In order to better support families who are experiencing mental health concerns, the State should:

  1. Use flexibility in the Medicaid program to finance home visiting and dyadic care through Medi-Cal to scale implementation. There is strong evidence that family strengthening services, like home visiting and dyadic care, improve outcomes for families facing adversity. Federal guidance has made clear that Medicaid may be used to finance core components of home visiting and California has not taken full advantage of this opportunity. Furthermore, now that family therapy is a covered Medi-Cal benefit for children, there is an immediate opportunity for the State to fully reimburse evidence-based dyadic care models in Medi-Cal. Investment in these programs can also save money in the long term, by ensuring prevention and early intervention for families before concerns become more expensive to treat.
  2. Ensure Medi-Cal providers, clinics, and managed care plans receive specific technical assistance so that new Medi-Cal billing opportunities are translated into improved services and outcomes for families. Pediatric practices will need support building dyadic models and other innovative pediatric practices into their standard of care and receiving reimbursement for these services. The State should fund and partner with efforts to train providers throughout and thereby maximize the utility of Medi-Cal policies.

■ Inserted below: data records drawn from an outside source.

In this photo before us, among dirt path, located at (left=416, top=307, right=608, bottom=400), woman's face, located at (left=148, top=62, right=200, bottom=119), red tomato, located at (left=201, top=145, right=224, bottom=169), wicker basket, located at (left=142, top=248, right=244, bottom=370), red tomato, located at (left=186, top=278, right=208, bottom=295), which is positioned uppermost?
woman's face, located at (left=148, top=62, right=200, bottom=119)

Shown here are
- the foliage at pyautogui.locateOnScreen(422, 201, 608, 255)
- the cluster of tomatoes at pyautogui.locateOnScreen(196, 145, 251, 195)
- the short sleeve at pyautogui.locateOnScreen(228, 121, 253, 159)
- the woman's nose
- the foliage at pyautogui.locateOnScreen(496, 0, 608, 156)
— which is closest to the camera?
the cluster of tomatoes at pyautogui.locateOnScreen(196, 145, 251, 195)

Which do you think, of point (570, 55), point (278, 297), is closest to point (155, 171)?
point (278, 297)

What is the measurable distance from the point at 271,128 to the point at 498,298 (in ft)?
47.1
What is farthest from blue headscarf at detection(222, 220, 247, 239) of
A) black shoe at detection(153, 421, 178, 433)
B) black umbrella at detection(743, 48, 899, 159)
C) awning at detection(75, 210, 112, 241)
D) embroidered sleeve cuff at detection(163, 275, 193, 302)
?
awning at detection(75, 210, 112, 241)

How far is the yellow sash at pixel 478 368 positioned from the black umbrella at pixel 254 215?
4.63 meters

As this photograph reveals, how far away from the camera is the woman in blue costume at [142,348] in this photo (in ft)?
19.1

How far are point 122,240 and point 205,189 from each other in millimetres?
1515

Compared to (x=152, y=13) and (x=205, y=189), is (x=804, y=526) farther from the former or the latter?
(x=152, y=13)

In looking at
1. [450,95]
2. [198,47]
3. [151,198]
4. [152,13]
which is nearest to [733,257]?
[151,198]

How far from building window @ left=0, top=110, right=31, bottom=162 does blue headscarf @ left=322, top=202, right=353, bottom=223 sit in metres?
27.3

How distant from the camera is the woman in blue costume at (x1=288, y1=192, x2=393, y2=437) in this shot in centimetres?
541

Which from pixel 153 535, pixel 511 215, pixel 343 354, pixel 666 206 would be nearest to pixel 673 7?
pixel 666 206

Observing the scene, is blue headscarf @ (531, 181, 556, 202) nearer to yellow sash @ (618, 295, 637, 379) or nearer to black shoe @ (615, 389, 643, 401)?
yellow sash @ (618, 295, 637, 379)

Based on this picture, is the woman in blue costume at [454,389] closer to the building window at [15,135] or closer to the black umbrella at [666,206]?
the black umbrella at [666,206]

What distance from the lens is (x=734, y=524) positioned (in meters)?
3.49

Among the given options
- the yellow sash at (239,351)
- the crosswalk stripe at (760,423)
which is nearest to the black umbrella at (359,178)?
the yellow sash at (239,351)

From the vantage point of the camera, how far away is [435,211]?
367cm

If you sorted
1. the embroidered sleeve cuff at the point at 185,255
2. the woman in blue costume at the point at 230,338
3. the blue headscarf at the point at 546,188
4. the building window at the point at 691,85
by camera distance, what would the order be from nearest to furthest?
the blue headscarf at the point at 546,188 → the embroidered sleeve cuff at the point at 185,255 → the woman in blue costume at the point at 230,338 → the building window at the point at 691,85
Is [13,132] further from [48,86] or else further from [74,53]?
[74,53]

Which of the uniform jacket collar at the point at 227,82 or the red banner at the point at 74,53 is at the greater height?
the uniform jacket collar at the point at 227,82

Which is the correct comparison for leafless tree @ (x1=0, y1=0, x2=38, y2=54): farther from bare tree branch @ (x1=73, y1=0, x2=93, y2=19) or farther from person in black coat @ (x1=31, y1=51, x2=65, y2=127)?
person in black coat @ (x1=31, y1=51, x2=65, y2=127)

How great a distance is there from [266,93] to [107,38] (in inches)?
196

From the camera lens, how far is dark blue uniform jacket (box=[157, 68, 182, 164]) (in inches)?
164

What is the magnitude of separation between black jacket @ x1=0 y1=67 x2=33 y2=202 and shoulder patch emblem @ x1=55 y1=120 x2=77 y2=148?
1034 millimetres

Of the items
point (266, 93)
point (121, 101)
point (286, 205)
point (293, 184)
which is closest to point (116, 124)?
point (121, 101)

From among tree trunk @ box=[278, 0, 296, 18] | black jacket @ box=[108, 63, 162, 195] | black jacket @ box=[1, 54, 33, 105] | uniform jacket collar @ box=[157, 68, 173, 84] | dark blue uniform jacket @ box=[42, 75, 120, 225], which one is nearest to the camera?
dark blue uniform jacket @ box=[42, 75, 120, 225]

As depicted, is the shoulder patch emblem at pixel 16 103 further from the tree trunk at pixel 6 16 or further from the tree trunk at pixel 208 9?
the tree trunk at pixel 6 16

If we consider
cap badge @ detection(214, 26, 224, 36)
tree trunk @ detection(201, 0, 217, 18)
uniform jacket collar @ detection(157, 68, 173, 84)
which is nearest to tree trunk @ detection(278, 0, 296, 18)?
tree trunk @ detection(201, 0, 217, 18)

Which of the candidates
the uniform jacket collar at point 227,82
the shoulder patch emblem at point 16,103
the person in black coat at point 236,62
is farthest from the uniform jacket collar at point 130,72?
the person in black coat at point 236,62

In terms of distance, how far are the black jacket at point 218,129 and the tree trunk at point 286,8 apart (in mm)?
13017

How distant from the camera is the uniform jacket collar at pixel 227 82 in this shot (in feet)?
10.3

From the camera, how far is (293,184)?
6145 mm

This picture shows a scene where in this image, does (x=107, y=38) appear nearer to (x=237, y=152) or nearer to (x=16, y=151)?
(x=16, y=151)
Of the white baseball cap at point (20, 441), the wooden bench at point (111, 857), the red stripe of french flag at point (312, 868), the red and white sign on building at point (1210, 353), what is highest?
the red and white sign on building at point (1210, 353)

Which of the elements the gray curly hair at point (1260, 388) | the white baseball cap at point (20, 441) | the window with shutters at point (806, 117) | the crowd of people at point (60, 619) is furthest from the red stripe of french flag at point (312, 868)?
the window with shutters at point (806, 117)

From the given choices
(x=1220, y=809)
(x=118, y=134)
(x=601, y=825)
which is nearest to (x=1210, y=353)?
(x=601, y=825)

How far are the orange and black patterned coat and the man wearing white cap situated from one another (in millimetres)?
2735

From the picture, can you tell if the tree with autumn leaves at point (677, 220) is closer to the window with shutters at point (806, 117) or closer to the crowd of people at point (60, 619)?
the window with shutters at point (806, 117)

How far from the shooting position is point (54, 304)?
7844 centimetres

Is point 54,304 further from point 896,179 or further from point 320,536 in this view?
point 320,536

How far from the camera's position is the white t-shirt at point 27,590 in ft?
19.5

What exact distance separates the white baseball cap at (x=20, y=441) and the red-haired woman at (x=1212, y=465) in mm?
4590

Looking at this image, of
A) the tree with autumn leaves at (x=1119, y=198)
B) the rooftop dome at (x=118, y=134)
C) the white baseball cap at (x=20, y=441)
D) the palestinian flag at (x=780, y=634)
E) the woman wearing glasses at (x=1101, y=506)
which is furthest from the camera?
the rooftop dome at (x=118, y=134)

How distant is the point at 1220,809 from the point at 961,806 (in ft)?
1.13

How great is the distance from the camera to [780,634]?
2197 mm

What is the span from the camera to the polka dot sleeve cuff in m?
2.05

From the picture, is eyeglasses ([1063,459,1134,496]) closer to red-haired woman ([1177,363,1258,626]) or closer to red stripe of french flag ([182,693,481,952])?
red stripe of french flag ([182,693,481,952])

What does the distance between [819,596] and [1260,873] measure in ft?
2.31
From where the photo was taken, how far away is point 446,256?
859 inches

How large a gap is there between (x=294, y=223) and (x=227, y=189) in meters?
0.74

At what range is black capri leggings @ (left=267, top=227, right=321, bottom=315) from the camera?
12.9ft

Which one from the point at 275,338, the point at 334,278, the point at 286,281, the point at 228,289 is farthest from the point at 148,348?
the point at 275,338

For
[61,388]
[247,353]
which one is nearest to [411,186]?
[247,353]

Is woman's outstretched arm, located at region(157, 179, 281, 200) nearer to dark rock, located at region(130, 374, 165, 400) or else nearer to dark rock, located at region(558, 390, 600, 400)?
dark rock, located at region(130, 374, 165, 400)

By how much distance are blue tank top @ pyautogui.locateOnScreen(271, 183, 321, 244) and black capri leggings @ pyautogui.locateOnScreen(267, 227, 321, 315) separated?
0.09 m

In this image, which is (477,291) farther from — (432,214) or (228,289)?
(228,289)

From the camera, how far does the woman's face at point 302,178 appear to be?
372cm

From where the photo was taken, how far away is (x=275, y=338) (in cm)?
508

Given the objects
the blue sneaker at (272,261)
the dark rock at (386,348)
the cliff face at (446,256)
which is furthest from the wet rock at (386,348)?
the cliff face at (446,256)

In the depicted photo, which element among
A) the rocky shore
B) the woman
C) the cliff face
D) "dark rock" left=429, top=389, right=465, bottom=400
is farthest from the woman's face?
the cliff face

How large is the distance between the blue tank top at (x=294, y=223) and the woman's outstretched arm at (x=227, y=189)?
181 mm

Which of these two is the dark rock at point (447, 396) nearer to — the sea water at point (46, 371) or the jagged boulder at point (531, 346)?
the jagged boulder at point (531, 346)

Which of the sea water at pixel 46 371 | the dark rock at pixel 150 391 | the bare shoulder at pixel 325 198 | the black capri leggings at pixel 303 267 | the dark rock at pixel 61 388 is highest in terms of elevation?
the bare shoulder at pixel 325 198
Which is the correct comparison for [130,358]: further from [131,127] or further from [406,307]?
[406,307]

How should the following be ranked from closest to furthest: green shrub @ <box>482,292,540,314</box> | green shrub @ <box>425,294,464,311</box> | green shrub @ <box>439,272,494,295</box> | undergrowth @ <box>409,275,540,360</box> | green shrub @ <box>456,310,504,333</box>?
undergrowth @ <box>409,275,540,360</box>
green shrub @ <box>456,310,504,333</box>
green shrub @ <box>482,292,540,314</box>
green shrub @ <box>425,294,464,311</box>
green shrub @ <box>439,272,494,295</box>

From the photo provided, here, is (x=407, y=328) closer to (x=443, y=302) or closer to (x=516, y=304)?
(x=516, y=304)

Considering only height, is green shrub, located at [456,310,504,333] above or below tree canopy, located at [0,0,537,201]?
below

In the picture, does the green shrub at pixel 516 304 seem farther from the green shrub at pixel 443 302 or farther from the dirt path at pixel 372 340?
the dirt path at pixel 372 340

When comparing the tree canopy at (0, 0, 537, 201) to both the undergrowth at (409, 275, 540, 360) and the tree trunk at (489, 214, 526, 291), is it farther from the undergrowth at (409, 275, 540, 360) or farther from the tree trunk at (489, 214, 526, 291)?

  3. Provide continuous Medi-Cal coverage for all birthing people 12 months postpartum, and children in their first five years of life. Having reliable and continuous health care coverage is critical for accessing mental health supports. California already provides 12 months postpartum Medi-Cal coverage for individuals diagnosed with a mental health condition. Additionally, the State should accept the new Medicaid state option available through the American Rescue Plan Act of 2021, extending Medicaid postpartum coverage to 12 months for all birthing people to ensure they can receive care when concerns arise.35 Children with Medi-Cal insurance currently have continuous coverage for their first year of life. However, in the critical years of development that follow, many churn on and off of coverage because of administrative hurdles even though most stay eligible. Therefore, the legislature should also accept a 2021-2022 budget proposal to expand continuous Medi-Cal coverage for children until their fifth birthday.

The first few years of a child’s life is a vulnerable time for families, but also presents an opportunity to interrupt intergenerational cycles of trauma and foster healthy parenting and coping strategies. Today, there are fewer built‐in supports for families than in the past; many live far from family members, are single parents, and are struggling to access affordable healthcare and childcare. The COVID‐19 pandemic has further exacerbated these challenges and increased fear, anxiety, and feelings of isolation. California must take additional steps to support family mental health and expand access to home visiting and dyadic care, two evidence-based programs that can have substantial positive impacts and support whole-family wellness.